Segment Start: Records for this task

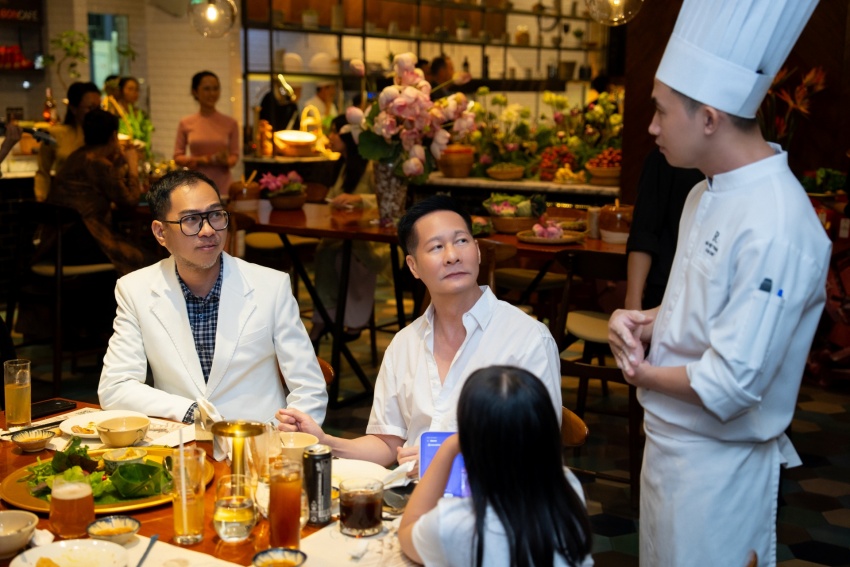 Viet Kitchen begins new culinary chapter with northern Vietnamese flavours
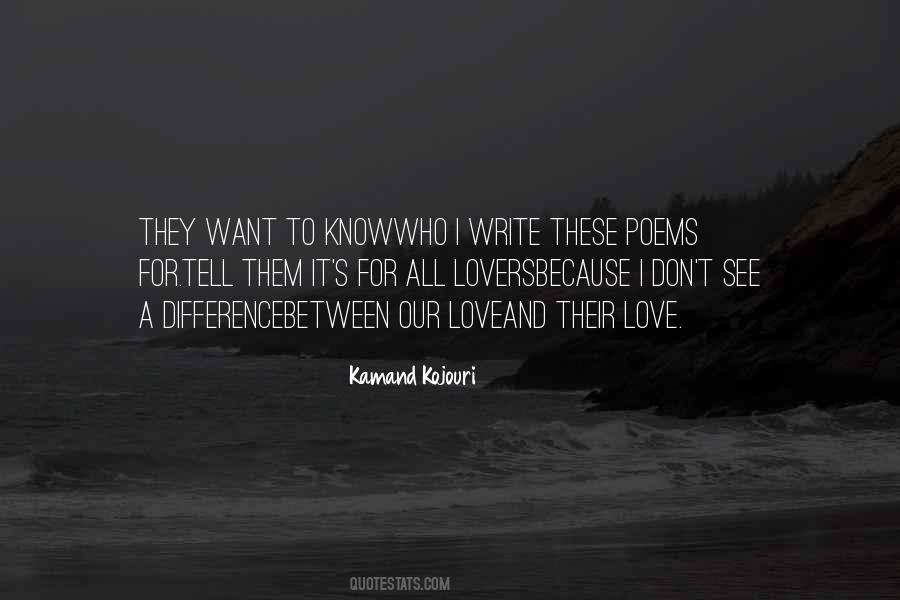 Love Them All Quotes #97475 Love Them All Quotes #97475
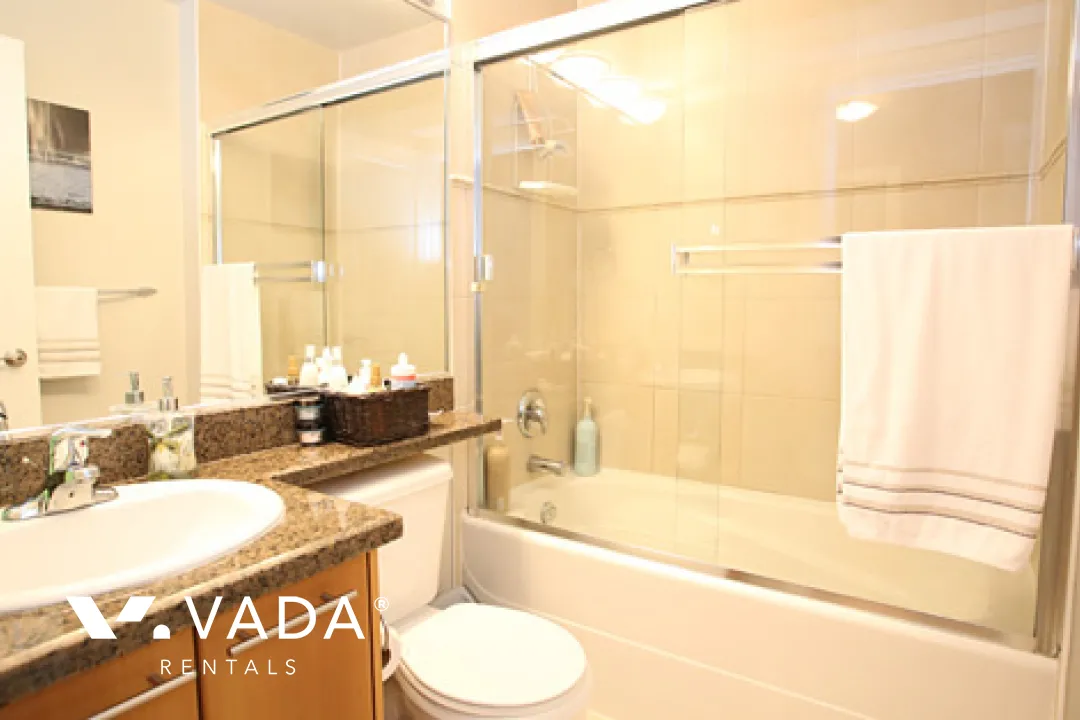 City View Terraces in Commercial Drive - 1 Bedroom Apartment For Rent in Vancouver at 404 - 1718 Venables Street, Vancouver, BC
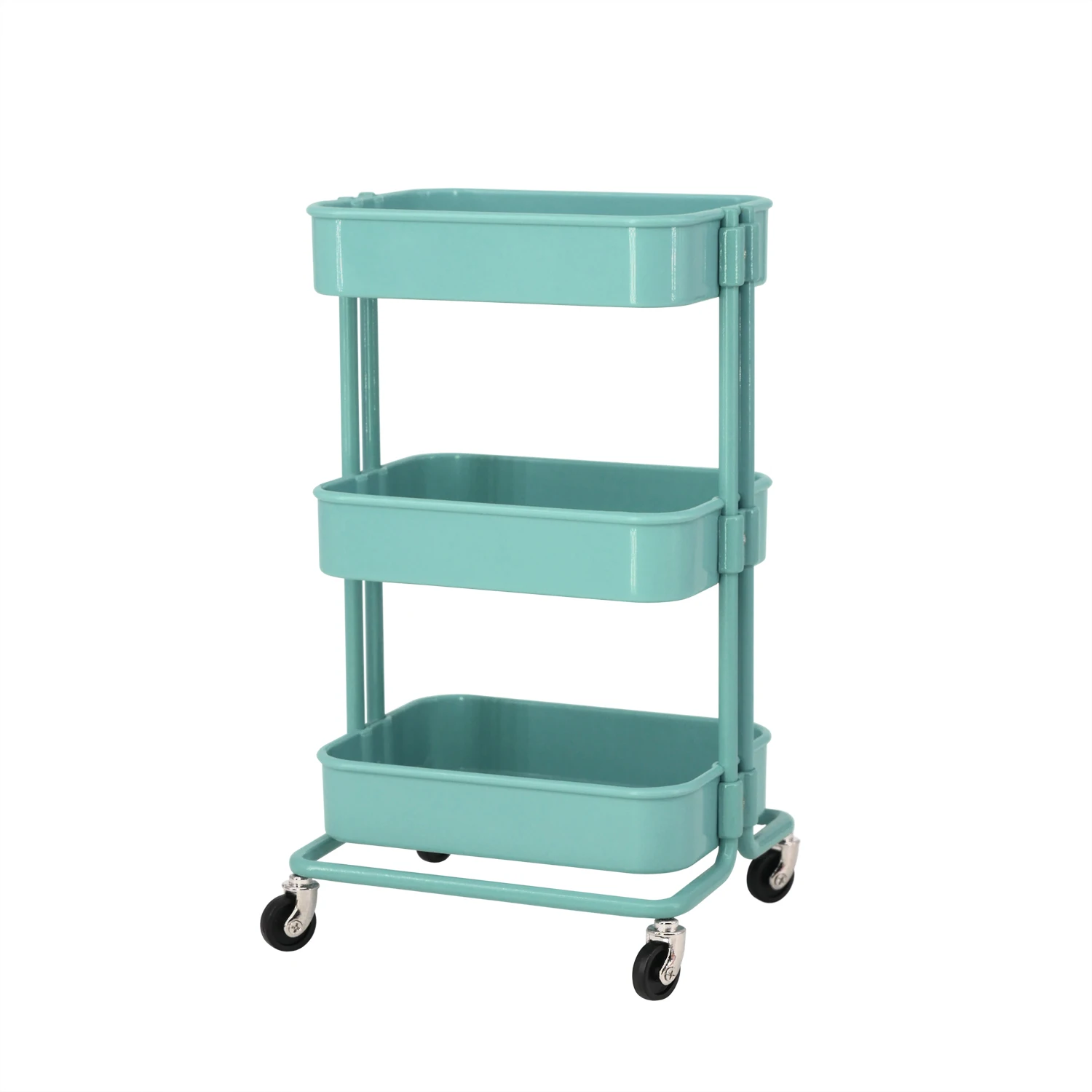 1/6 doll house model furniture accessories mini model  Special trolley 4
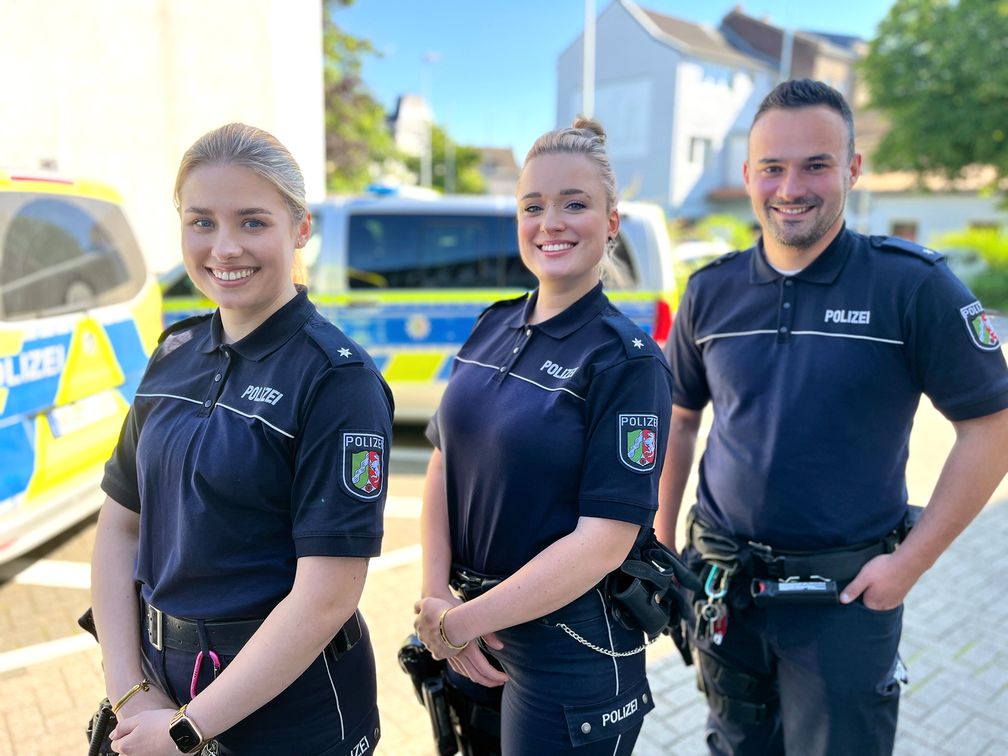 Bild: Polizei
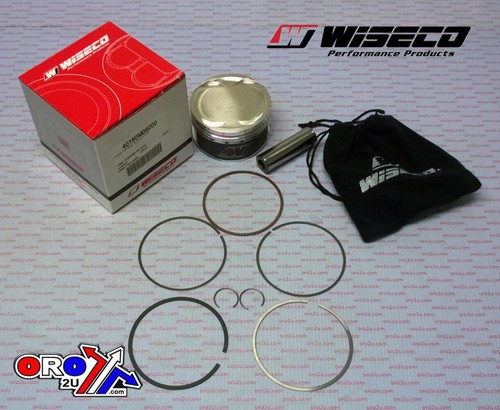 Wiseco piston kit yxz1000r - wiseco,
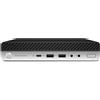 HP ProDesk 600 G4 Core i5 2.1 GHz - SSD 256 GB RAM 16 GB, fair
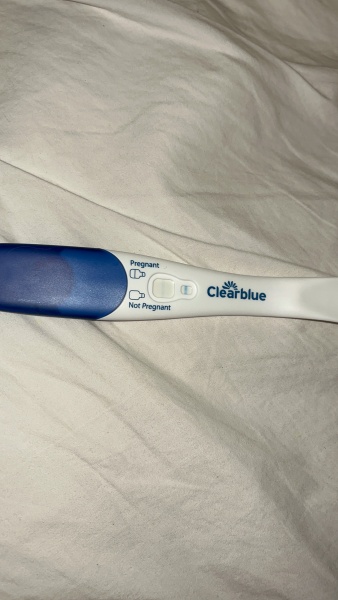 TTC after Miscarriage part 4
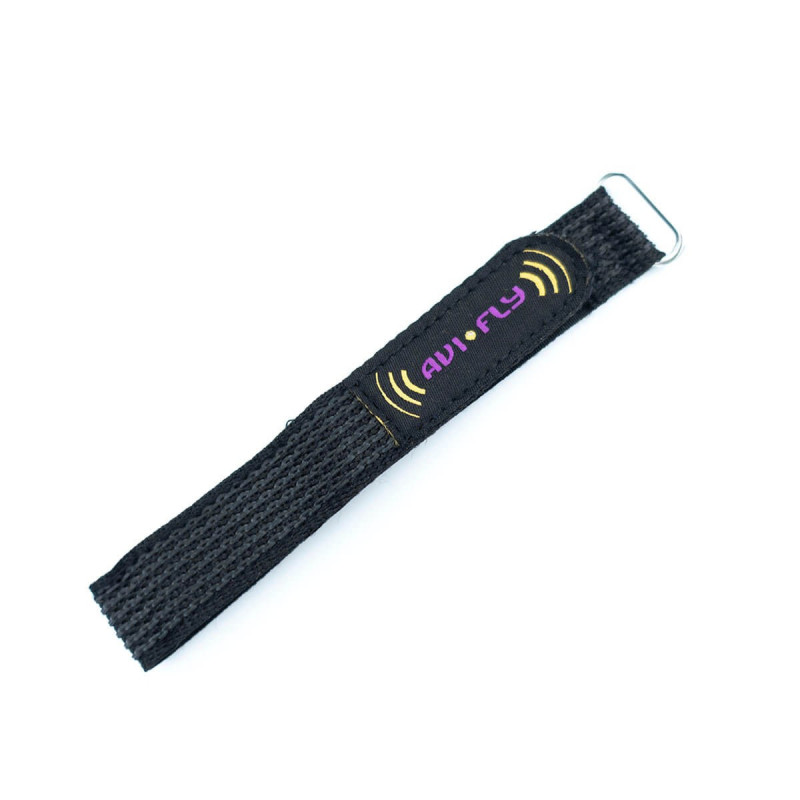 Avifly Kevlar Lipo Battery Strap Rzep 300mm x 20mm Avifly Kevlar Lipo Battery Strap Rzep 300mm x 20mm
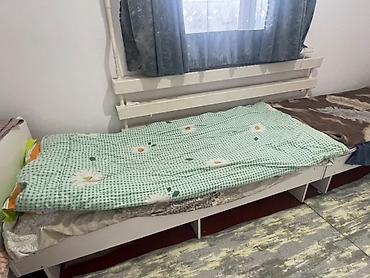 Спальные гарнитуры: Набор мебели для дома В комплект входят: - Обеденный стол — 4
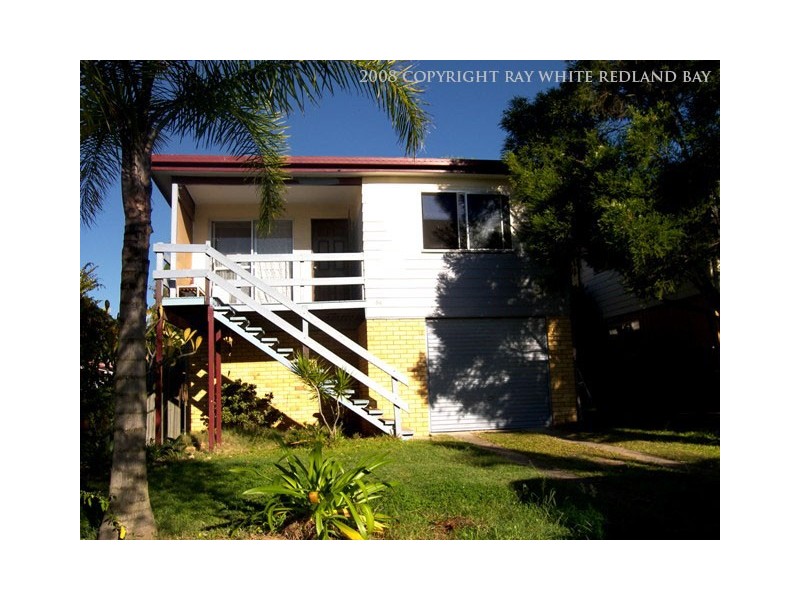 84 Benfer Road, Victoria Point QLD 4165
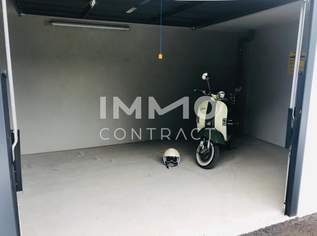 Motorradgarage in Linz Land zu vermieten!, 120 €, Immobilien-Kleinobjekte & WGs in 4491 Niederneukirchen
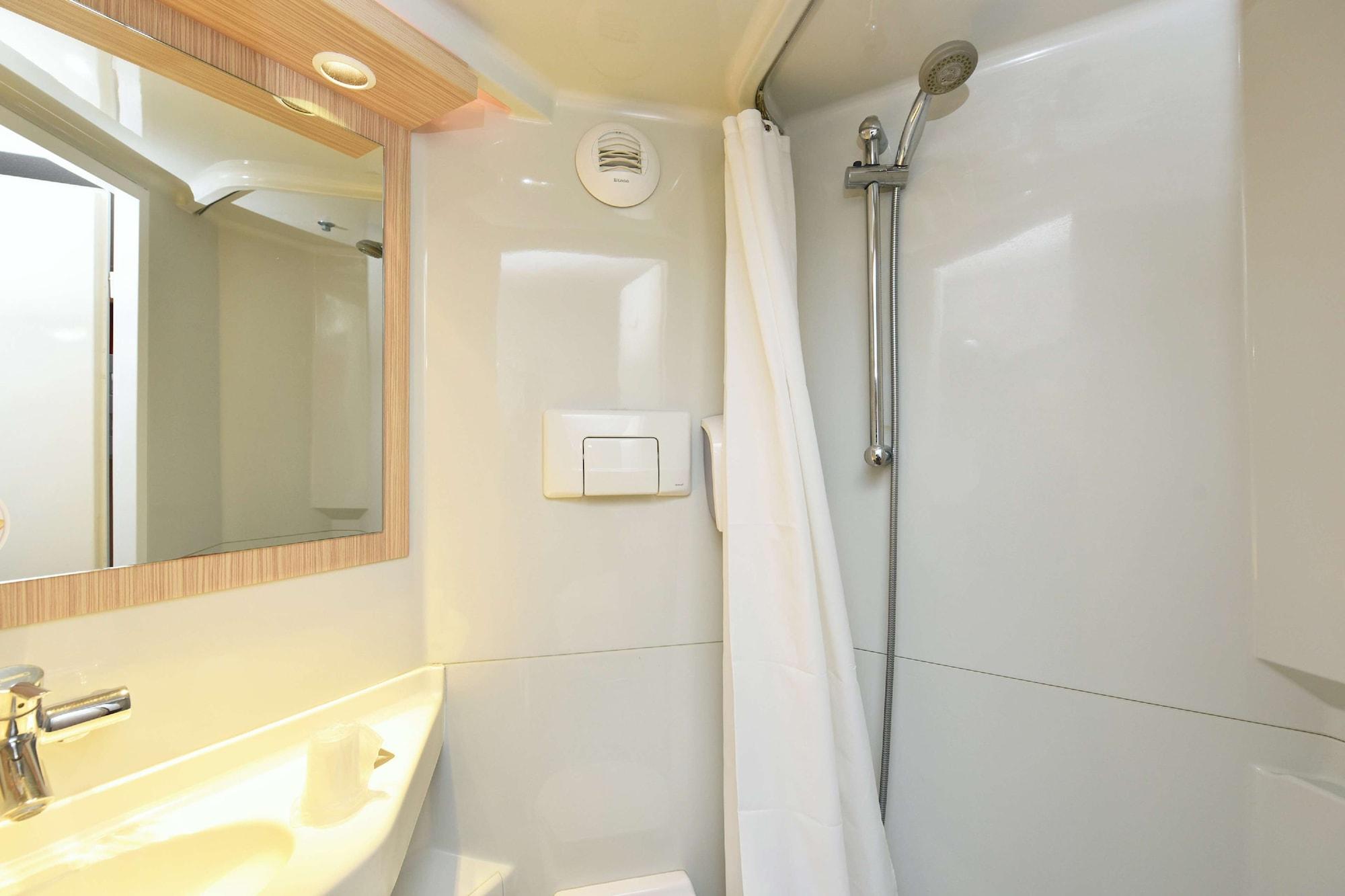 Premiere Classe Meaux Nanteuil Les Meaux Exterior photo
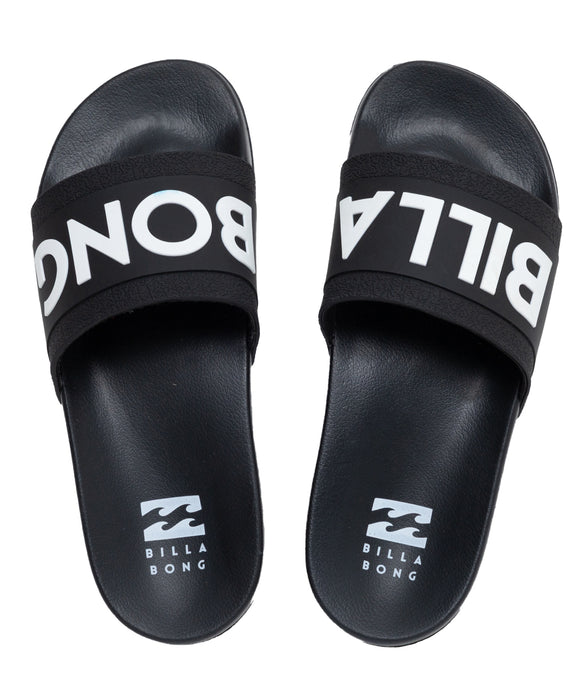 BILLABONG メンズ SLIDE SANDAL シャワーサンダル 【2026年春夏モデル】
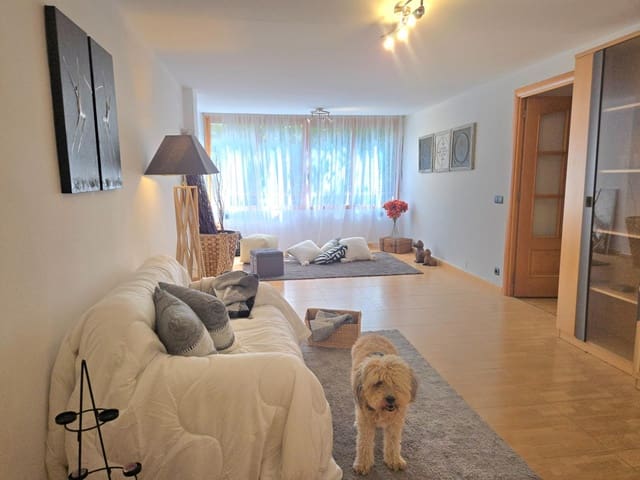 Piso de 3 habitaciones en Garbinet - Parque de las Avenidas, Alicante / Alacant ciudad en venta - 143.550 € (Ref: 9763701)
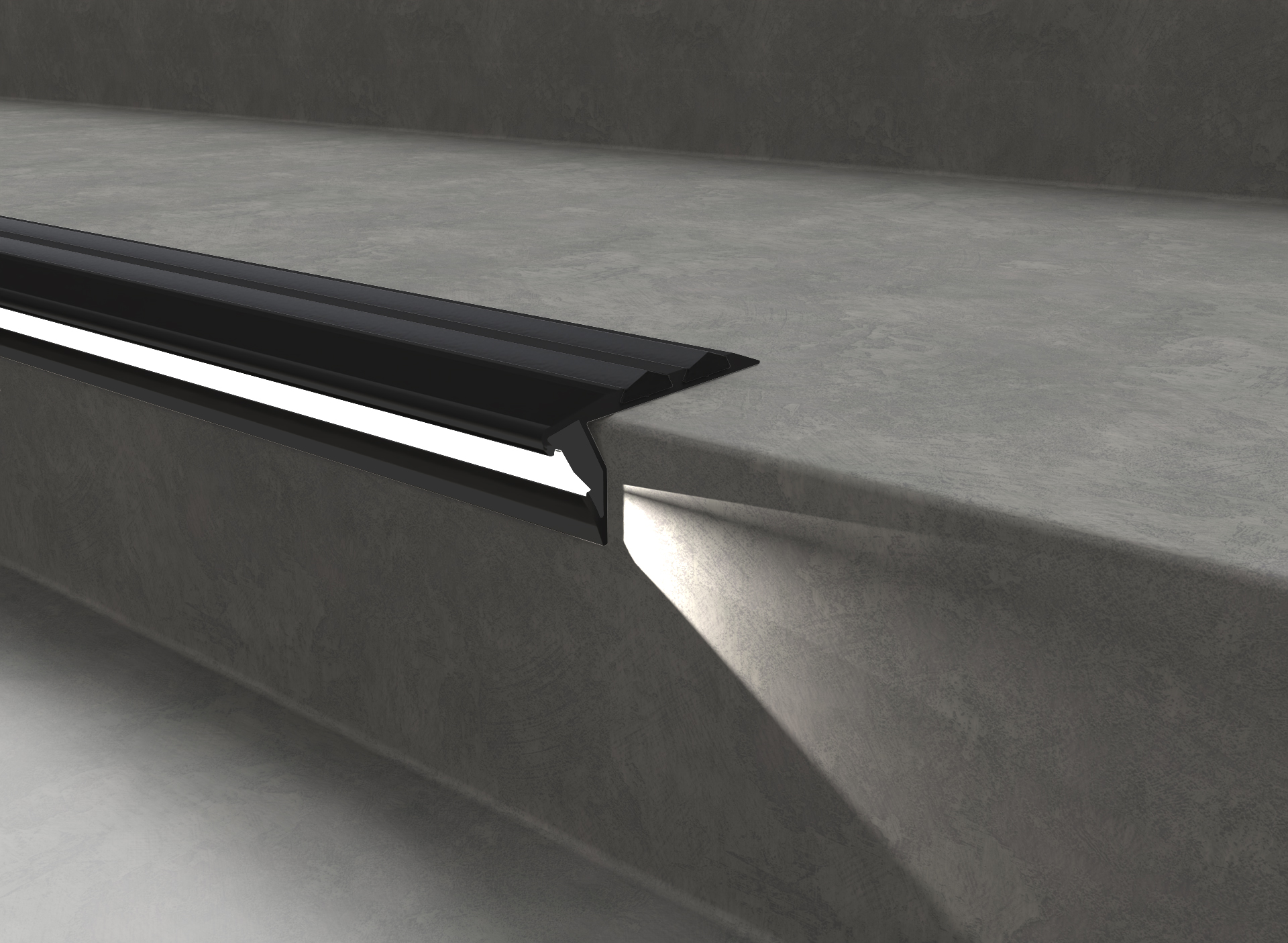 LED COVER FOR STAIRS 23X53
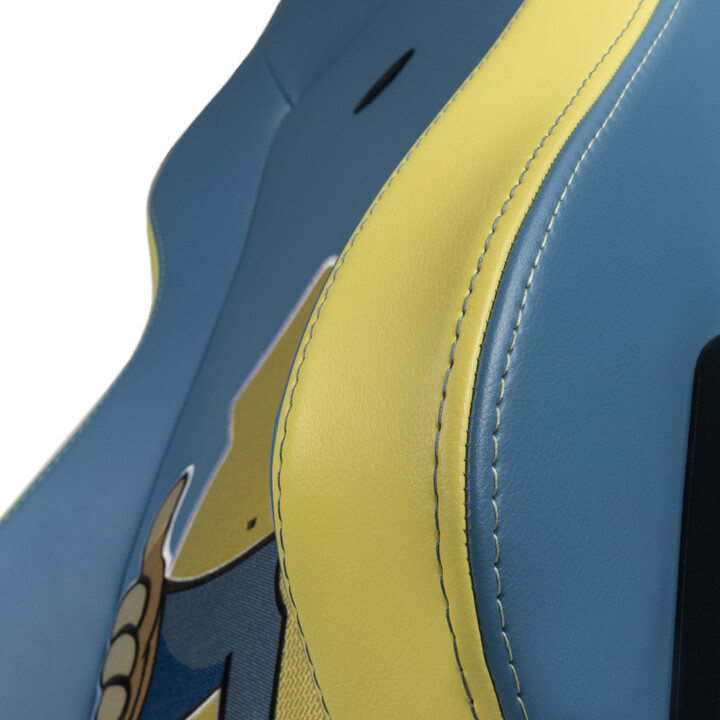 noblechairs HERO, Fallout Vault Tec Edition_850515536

Segment End: Records for this task

» What the task requires: Copy every line of the listing above word for word, leaving out the pictures.

» Answer section:
 Viet Kitchen begins new culinary chapter with northern Vietnamese flavours
 Love Them All Quotes #97475 Love Them All Quotes #97475
 City View Terraces in Commercial Drive - 1 Bedroom Apartment For Rent in Vancouver at 404 - 1718 Venables Street, Vancouver, BC
 1/6 doll house model furniture accessories mini model  Special trolley 4
 Bild: Polizei
 Wiseco piston kit yxz1000r - wiseco,
 HP ProDesk 600 G4 Core i5 2.1 GHz - SSD 256 GB RAM 16 GB, fair
 TTC after Miscarriage part 4
 Avifly Kevlar Lipo Battery Strap Rzep 300mm x 20mm Avifly Kevlar Lipo Battery Strap Rzep 300mm x 20mm
 Спальные гарнитуры: Набор мебели для дома В комплект входят: - Обеденный стол — 4
 84 Benfer Road, Victoria Point QLD 4165
 Motorradgarage in Linz Land zu vermieten!, 120 €, Immobilien-Kleinobjekte & WGs in 4491 Niederneukirchen
 Premiere Classe Meaux Nanteuil Les Meaux Exterior photo
 BILLABONG メンズ SLIDE SANDAL シャワーサンダル 【2026年春夏モデル】
 Piso de 3 habitaciones en Garbinet - Parque de las Avenidas, Alicante / Alacant ciudad en venta - 143.550 € (Ref: 9763701)
 LED COVER FOR STAIRS 23X53
 noblechairs HERO, Fallout Vault Tec Edition_850515536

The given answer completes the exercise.